By having no electricity grid connection solar power only, we are not electricity sufficient. We do need to run a petrol engine generator at times, to do anything that our 700 watt inverter can't handle. Try to use the generator as little as possible. Sweep rather than vacuum, have wooden floors rather than carpet, don't iron clothes and don't go to places where ironed clothes are expected to be worn. Such things suit our natures.
We recycle our organic waste matter in that we put it in the ground to be modified and enriched by by the process of earthworms feeding, and the earthworms help in feeding the poultry and waterfowl and these in turn manure the garden and so on and on.
We catch our own water in tanks off the roof of our modest, fully insulated walls and roof, warm in winter and cool in summer cottage. With the only water supply being that which falls from the sky onto our land, and that's not much. At the bottom of our property is a dam, which catches some but not all the run-off we can't harvest.
We use propane gas as a cooking fuel and to run our refrigerator, burn wood sourced from our own property for heating. It does the job thrice, once when we walk up the hills to get it, once when we chop or saw it and once when we burn it, then it becomes slightly alkaline source of potash, and so it goes.
It can be seen that all this is not ideal. It's an attempt to make a difference but it's not anywhere near what possibly a third world country person is doing to preserve the environment.

### ITEMS
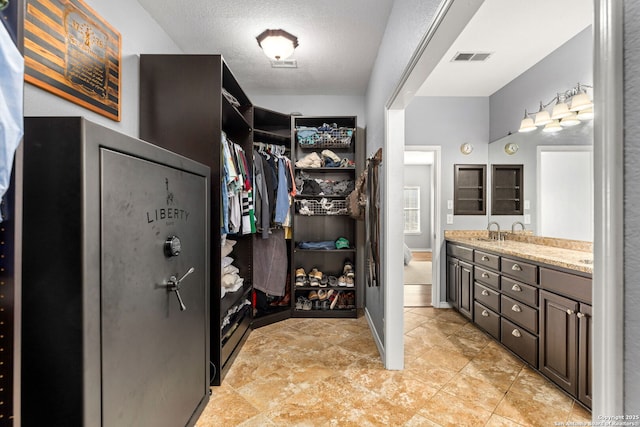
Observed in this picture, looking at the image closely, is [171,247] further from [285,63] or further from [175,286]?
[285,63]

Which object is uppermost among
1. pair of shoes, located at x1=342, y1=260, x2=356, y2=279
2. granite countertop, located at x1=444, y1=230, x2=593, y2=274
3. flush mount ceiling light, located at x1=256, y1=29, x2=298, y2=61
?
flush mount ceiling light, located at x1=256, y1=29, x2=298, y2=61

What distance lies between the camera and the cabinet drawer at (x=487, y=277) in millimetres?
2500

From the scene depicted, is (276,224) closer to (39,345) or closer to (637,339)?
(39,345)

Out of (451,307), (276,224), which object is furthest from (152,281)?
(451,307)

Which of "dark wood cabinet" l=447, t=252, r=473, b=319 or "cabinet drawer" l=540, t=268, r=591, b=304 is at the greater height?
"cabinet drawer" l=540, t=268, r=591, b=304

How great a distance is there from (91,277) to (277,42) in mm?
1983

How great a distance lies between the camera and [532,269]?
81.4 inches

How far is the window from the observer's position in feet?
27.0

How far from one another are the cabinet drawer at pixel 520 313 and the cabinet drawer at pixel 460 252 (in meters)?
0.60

### WHAT YOU WILL DO
[1] Could you reproduce the off-grid living account from the part opening with "By having no" through the part closing with "suit our natures.", swapping "carpet" for "rugs"?
[2] How would you carry on the off-grid living account from where it stops?

### ANSWERS FOR THE EXERCISE
[1]
By having no electricity grid connection solar power only, we are not electricity sufficient. We do need to run a petrol engine generator at times, to do anything that our 700 watt inverter can't handle. Try to use the generator as little as possible. Sweep rather than vacuum, have wooden floors rather than rugs, don't iron clothes and don't go to places where ironed clothes are expected to be worn. Such things suit our natures.

[2]
Working with the natural world, leave ego and arrogance behind:
The thing that people think is great or even heroic, is fighting and beating something that's bigger and stronger than themselves, bending this to their will. A horse, or the natural world, and yet neither need to be fought if we lose the ego and take up the soft, clever option of working with it. The horse can be trained and finally help us, work with us, all but the most brutish people realise the that training is better than breaking a horse.
Working with weather is sustainable, but what do people do. They develop new technology and by loving this new toy they try to justify it's existence by showing what it can do in the fight against nature, the natural order of things. We are fighting nature to show we can beat it and losing, destroying it in the process.
Instead of trying to to fight against drought, learn to predict it, learn to live with it, develop plants and plans that when a drought is coming that the plants which are best suited to it are planted in the field. In arrogance, ego we lay huge acres of land aside to catch water using huge resources to create the storage to maintain a fragile insipid plant in not even a drought, just a dry year.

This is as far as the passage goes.